One of Warner Brothers' `hard-hitting' social comment dramas of the 1930s, They Won't Forget leaves viewers all riled up – though, today, maybe less at the judicial process in the Deep South than at Mervyn LeRoy's depiction of it in the movie. Based not too loosely on the Mary Phagan murder case of 1913, it updates the events to the late Depression and also advances the victim's age (Phagan was 13; here, the victim – an unrecognizable Lana Turner, in her debut – is a student at a small business college).

It's Confederate Memorial Day, April 26, and the college lets out early, unexpectedly for instructor Edward Norris, a Northerner. But Turner returns for the vanity case she's left behind. Hours later, her body is discovered at the base of an elevator shaft. The town prosecutor (Claude Rains, slinging a Southern drawl) smells a political advantage that might propel him to the state senate, an advantage of no use if the perpetrator is only the illiterate black janitor who found her. Suspicion falls on Norris, and soon the judicial establishment, the press and the townspeople have turned against him. Outside help – a detective and a defense attorney – prove of no avail. Turner is convicted and sentenced to death; when the governor commutes his sentence, he's lynched (as was Leo Frank in the original case). It's fast, brutal and pretty unsentimental.

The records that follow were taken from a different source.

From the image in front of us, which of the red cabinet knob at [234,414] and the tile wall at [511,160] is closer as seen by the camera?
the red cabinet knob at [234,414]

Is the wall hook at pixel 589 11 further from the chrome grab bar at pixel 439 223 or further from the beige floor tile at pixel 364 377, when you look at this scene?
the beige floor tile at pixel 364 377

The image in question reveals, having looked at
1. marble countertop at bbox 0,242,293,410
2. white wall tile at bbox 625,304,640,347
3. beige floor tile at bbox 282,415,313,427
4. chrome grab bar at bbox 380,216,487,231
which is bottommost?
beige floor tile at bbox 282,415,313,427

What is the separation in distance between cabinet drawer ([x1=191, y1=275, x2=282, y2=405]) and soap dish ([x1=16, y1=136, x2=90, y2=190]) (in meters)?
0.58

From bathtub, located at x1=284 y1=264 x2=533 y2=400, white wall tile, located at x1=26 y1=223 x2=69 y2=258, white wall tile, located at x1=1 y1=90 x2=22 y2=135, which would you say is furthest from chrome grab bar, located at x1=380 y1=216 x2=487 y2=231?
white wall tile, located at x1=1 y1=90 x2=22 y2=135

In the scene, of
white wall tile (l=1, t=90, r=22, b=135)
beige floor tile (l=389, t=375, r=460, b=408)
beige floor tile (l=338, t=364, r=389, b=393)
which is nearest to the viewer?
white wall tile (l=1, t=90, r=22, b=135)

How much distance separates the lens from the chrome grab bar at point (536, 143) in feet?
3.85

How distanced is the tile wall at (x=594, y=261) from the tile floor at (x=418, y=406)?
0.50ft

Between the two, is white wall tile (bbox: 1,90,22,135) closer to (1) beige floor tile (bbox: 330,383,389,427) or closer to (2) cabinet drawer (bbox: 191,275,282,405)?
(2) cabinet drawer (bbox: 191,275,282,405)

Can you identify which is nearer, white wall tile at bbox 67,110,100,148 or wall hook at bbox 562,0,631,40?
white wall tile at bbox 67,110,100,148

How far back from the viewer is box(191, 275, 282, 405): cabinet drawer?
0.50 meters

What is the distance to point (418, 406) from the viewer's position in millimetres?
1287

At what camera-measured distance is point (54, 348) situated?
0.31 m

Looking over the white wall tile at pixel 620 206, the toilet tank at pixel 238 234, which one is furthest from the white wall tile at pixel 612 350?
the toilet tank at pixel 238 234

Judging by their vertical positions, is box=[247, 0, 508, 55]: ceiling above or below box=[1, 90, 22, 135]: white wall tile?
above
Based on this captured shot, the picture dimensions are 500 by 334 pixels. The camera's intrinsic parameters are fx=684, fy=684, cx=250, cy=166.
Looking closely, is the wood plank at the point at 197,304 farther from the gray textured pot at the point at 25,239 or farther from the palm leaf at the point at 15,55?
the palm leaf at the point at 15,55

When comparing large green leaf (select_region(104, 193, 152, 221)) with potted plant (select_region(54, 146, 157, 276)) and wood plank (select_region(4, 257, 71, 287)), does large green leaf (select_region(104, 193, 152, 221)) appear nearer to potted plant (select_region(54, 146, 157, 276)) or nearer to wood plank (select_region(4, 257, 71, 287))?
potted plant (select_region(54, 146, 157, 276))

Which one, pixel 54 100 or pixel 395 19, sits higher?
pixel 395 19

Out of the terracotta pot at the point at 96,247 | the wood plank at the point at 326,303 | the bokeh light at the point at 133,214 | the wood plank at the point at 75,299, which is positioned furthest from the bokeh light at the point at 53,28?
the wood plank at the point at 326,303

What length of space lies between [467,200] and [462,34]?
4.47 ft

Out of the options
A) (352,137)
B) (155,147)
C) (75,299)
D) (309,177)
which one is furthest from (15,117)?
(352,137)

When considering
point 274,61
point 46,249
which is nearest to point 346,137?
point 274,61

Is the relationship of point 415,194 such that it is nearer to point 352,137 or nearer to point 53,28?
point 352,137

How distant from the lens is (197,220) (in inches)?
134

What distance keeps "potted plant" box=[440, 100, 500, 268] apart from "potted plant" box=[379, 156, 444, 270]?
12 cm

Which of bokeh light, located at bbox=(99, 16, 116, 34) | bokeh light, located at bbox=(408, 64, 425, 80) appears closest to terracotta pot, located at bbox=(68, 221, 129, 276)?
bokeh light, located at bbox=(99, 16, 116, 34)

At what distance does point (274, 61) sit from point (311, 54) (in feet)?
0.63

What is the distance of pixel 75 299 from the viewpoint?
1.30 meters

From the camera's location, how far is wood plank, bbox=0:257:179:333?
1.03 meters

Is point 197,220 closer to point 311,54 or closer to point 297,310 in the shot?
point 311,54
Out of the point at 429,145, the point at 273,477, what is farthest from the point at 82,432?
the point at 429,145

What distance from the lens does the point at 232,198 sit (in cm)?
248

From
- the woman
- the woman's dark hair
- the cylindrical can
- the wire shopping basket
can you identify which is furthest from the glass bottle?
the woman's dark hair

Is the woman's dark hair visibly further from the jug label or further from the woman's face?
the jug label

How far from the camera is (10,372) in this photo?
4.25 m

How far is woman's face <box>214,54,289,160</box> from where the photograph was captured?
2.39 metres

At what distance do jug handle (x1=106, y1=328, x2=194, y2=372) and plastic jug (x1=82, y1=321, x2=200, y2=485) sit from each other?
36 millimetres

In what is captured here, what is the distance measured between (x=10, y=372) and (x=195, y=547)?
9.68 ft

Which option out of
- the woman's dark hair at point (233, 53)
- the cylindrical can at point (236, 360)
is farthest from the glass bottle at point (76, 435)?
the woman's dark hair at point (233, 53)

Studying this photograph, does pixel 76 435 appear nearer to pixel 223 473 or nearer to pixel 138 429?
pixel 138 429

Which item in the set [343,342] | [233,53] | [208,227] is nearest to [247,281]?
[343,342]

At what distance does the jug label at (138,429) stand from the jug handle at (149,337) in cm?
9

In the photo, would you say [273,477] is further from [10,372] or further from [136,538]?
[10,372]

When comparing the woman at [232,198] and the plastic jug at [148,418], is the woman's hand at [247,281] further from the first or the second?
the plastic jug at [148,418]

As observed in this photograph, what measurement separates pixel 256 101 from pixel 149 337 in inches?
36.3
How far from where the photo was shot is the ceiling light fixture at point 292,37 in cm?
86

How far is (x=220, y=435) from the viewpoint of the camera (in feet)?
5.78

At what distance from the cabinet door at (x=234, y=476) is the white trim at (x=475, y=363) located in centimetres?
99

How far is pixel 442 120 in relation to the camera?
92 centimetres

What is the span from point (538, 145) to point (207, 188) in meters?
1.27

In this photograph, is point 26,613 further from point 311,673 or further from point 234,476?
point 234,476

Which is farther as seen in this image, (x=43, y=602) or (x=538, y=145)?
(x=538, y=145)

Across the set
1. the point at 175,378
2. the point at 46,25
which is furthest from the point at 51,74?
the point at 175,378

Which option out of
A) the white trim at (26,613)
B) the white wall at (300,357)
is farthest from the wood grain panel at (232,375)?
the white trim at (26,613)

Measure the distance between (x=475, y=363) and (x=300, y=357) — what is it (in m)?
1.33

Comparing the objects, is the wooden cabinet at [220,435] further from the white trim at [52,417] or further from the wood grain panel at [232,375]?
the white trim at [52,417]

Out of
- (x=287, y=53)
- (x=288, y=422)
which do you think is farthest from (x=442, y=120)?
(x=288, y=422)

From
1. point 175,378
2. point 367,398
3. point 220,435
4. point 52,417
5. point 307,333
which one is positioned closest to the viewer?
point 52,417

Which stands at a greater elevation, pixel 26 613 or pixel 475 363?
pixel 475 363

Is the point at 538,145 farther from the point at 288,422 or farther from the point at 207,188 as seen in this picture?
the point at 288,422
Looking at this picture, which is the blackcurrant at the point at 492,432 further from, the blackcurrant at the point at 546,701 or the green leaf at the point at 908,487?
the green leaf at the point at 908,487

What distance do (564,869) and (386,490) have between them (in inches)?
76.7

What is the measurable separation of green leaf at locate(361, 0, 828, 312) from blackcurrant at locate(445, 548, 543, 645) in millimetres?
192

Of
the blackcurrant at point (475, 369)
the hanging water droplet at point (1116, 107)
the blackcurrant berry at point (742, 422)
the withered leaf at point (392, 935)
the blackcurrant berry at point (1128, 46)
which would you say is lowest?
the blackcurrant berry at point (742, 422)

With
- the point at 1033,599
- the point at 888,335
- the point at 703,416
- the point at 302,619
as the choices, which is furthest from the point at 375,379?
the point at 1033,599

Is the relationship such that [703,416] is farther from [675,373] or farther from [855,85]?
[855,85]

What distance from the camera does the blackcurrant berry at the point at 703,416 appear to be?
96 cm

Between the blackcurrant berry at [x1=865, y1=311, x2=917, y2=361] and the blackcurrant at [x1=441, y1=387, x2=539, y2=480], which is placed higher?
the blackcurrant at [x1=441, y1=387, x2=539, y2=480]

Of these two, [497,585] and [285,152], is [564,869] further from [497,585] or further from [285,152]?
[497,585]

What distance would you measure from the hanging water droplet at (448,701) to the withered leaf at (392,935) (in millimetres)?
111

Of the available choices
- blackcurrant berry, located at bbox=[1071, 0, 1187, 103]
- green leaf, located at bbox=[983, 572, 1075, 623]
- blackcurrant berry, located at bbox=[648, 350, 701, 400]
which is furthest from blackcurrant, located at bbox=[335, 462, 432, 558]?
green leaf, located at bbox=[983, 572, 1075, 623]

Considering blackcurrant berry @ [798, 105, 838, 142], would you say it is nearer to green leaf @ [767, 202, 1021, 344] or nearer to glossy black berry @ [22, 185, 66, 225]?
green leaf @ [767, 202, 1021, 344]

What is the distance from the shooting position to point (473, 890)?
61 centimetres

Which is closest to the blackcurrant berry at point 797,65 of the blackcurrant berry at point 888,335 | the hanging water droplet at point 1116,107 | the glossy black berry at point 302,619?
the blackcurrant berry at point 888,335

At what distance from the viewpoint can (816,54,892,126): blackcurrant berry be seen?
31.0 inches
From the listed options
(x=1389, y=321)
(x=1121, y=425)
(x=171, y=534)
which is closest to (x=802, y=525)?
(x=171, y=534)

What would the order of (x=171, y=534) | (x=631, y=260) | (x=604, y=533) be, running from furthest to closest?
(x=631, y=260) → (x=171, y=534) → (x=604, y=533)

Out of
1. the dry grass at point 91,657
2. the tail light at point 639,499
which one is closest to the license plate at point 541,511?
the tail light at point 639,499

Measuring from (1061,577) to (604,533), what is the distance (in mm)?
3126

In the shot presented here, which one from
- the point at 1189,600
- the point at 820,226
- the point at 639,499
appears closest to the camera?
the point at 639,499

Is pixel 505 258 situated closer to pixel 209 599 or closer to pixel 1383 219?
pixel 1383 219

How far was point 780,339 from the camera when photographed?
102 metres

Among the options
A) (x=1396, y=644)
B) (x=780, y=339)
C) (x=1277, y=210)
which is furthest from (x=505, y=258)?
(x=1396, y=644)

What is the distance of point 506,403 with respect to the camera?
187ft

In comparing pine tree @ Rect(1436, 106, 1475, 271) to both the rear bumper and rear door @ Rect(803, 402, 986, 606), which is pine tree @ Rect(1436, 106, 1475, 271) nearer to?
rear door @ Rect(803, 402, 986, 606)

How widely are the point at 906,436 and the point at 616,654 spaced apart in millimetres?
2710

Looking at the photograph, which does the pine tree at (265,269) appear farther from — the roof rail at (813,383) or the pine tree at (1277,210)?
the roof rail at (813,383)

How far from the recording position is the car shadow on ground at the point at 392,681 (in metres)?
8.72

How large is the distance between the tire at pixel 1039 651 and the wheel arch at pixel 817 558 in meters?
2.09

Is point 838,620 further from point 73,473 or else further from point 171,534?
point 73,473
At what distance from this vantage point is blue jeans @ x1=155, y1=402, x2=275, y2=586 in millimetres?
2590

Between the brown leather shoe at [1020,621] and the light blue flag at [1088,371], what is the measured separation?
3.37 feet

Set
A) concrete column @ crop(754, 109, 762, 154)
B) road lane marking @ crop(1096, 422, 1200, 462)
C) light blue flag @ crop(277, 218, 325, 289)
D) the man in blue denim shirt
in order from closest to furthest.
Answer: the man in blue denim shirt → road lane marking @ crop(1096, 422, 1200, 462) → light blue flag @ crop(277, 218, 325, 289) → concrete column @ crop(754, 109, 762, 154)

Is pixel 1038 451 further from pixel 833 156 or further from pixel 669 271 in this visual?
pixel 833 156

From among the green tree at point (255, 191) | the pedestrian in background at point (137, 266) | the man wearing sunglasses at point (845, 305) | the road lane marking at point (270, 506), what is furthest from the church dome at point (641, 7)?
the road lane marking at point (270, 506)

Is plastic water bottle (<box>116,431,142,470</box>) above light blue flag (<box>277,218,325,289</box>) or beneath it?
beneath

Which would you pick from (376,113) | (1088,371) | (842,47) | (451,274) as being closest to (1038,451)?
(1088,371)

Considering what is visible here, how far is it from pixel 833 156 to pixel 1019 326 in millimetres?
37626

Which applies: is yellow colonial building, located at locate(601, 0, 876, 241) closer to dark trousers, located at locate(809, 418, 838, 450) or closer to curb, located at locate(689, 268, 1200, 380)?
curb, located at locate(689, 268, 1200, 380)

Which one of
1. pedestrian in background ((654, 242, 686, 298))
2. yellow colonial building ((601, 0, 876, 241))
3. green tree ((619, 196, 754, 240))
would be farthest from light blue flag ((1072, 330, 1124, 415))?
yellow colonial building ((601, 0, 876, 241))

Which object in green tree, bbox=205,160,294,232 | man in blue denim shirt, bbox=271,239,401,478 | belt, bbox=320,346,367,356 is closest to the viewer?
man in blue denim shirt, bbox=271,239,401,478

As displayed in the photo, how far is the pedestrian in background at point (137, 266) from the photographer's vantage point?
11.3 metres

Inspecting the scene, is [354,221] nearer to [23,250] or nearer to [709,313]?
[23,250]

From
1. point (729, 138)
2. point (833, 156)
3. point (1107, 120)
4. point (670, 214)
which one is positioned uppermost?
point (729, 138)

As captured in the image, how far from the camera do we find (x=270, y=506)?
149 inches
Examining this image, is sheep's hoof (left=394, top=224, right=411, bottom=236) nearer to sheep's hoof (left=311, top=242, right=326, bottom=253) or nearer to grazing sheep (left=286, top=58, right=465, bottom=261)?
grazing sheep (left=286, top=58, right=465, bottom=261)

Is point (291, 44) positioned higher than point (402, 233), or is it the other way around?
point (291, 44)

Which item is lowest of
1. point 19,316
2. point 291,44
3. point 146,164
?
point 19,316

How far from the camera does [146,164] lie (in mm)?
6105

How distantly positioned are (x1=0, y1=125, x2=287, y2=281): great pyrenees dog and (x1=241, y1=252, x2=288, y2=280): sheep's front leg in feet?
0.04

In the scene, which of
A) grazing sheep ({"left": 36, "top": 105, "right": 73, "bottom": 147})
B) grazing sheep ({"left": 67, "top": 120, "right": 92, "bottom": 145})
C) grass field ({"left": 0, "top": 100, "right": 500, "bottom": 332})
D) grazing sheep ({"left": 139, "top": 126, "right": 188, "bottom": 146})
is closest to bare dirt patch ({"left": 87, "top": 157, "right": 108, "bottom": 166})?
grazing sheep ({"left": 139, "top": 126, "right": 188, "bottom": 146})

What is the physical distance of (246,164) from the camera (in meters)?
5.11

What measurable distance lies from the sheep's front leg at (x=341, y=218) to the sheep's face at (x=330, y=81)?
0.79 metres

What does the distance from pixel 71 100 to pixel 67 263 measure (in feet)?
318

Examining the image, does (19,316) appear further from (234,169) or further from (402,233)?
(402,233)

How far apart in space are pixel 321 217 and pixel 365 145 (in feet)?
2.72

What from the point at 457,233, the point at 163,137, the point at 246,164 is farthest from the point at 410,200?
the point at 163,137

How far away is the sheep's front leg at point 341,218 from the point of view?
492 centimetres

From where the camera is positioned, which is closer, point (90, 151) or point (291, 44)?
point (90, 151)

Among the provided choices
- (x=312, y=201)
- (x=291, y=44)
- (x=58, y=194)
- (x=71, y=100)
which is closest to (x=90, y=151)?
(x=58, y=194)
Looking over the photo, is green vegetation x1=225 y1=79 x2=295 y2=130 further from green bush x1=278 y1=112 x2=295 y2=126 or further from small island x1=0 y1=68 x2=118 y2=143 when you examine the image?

LeRoy was known for his slam-bang, take-no-prisoners style but here he dawdles at first. Under the credits is a medley of songs of the South, bolstered by quotations from Lincoln and Robert E. Lee to soften up those touchy audiences in Dixie so they won't know what hit them. When he gets up to speed, however, he doesn't slacken, cutting quick to advance the action – his movie's an unstoppable steamroller, just like the judicial railroading of the story (the lynching itself, expressed by a mailbag clipped off its hook by a passing train, is especially and darkly adroit).

But there's a near-fatal flaw in the story. We're meant to harbor persuasive doubts as to Norris' guilt, but the possibility of a suspect other than he is never more than fleetingly entertained. The movie purports to document a miscarriage of justice, but it fails to build an ironclad case.